### Exercise goal
A single number is the answer: how many lines of the data hold "same"?

### Data extracts
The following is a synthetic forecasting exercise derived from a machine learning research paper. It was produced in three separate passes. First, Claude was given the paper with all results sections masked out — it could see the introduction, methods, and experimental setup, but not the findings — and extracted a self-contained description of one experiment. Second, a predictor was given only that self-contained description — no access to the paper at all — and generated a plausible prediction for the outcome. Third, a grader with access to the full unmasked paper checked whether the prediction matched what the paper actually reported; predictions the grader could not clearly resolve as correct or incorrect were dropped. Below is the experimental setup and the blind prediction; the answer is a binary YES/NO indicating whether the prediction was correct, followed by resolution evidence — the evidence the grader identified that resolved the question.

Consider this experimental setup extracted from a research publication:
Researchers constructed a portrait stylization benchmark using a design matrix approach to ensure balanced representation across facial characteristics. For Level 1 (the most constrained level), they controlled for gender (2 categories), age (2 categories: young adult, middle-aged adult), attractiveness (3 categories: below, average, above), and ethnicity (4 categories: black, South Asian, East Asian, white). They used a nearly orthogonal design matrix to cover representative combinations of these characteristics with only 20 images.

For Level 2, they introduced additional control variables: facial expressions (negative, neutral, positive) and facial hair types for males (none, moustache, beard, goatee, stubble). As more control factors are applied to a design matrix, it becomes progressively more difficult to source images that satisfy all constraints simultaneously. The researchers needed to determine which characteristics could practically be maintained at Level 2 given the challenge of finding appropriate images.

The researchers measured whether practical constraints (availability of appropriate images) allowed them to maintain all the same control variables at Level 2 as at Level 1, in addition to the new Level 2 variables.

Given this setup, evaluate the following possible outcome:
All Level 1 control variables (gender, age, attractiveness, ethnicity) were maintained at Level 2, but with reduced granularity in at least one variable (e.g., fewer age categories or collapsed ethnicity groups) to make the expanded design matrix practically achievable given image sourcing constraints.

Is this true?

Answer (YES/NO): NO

---

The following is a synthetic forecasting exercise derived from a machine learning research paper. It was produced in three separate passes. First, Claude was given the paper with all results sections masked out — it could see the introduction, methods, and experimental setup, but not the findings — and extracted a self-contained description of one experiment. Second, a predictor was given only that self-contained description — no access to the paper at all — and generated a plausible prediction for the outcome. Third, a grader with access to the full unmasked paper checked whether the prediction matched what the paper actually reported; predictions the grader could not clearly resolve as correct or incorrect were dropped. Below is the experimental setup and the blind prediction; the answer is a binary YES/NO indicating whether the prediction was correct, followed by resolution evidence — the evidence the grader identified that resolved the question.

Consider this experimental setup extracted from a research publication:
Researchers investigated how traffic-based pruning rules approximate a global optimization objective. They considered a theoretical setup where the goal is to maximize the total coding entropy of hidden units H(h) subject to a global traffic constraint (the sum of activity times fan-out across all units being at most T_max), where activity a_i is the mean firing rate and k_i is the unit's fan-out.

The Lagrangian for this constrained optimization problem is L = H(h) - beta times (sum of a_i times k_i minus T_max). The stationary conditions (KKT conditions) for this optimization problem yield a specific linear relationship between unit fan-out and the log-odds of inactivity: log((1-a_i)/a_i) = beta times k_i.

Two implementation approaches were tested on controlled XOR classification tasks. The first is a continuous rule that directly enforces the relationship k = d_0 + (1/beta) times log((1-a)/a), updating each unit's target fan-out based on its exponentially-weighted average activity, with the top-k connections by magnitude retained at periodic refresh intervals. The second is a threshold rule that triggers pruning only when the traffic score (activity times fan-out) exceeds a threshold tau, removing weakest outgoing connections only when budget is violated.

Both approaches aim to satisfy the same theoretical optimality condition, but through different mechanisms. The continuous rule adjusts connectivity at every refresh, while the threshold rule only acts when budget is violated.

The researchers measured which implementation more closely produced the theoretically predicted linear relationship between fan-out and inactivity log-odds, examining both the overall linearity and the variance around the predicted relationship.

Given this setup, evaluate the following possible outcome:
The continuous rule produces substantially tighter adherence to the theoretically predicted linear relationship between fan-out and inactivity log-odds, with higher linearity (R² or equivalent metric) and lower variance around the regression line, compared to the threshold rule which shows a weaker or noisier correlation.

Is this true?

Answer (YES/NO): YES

### Exercise result
2